I have observed this type of park in several Chinese cities and it is constantly repeated along many streets and avenues in Beijing. As you can see, this grass is very long, shaggy and bushy, not as uniform and little grown as the one we are used to seeing in our parks.

The purpose of a lawn is to cover the ground and give it an aesthetic value. In Europe this is normally achieved by sowing the entire soil with different species of grasses or by buying the grass plates, not here. These bushes are planted individually already grown, like seedlings, in a certain planting framework. As the plants grow, they will sag due to their weight, covering the bare soil and achieving the desired effect with less seed and perhaps labor, the aesthetic effect is already a matter of taste.

If we continue walking through these parks or perhaps along a street we can see more curiosities of Chinese urban agriculture. If we look at some trees we can see these bags as if it were a sick person. Nothing further, it is an endotherapy treatment.

Here we see a curious treatment of Endotherapy in trees

Since I don’t have much idea what this topic is about, I consulted with my friend Hugo, an agricultural engineer who has several courses on this topic. He told me that when the diseased tree can absorb the bag treatment by capillarity and differential gradient, but that bag system in Europe was not legal and endotherapy treatments are normally applied with a syringe.

When we change the season and we reach the Beijing winter, a very hard one by the way, the landscape changes completely and with it Chinese urban agriculture.
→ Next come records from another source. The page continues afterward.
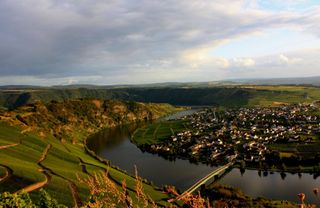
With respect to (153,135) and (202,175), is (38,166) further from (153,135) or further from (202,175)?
(153,135)

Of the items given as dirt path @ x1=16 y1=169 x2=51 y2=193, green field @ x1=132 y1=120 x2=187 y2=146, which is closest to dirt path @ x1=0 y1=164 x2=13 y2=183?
dirt path @ x1=16 y1=169 x2=51 y2=193

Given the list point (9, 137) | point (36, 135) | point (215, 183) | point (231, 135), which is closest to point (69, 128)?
point (36, 135)

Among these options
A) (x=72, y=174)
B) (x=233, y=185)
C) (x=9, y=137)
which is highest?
(x=9, y=137)

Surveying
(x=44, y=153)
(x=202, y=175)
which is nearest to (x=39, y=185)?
(x=44, y=153)

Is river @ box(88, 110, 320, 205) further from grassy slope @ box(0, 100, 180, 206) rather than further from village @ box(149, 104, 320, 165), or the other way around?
grassy slope @ box(0, 100, 180, 206)

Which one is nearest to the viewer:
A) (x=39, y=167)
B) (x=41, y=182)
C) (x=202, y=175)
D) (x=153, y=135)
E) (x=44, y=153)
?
(x=41, y=182)

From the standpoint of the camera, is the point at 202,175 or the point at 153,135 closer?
the point at 202,175

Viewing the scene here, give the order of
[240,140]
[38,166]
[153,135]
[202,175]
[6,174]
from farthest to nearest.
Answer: [153,135]
[240,140]
[202,175]
[38,166]
[6,174]

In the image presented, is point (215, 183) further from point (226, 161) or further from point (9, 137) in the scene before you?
point (9, 137)
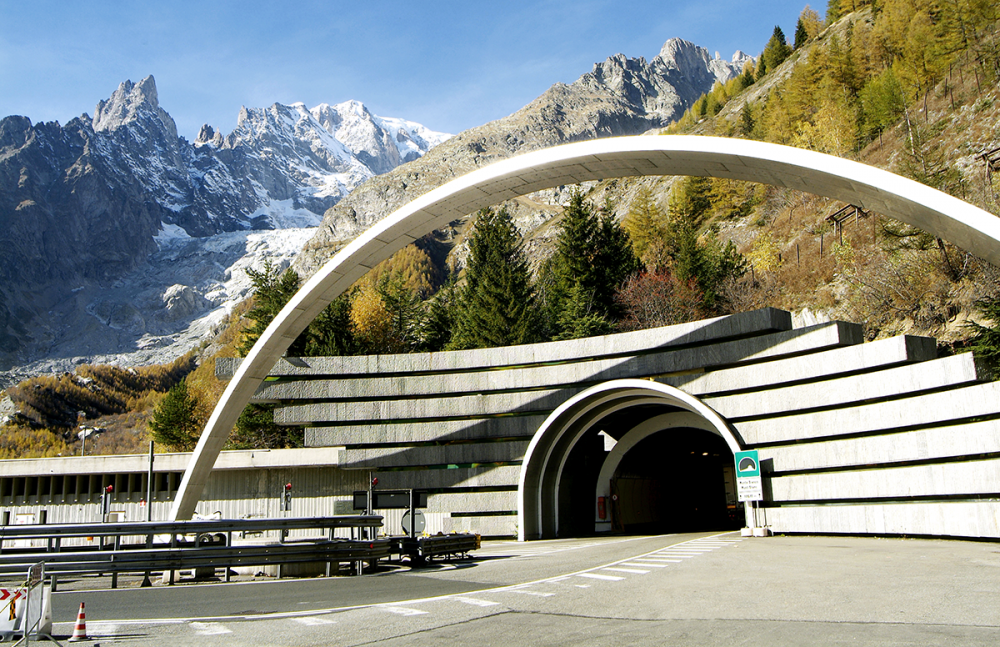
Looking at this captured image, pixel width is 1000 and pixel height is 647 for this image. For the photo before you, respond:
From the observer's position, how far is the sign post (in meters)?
26.8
The urban orchards in the city almost completely stop and the parks I was talking about are covered with tarps and plastic to protect the trees and bushes from snowfall:

Also, walking through the streets of Beijing I have found the mythical gardens in the hutons, micro-gardens that I keep seeing every time I get lost there, different structures and models to take advantage of the space and different crops among which they stand out above all the chiles.

And last but not least, walking through some of the more monumental Hutons, I found the famous ornamental cabbage that I was telling you about a while ago. Another element of urban nature that is already part of many of our cities. A beautiful and practical crop that is also part of Chinese urban agriculture.

Here we have the famous ornamental cabbages that adorn the city so much in winter.

Chinese urban agriculture. Greenhouses and research centers.

Most of the places we have visited, thinking that it was Chinese urban agriculture, have been horticultural greenhouses with different production models or different research centers.

Central Cultural Leisure Park, is the last example of the greenhouses that we have visited, but in all of them we have been able to draw some positive conclusion.

We have also visited other greenhouses without organic production, where fertilizers, sulfur lamps, liquid nutrition, etc. abound… Something interesting from the point of view of production and research, but it is a type of agriculture that we do not practice.

In general, this experience learning about Chinese urban agriculture has been very positive, of course I keep all the elements of urban nature that you unintentionally find walking down the street, I hope I have conveyed to you a little the feeling of being here.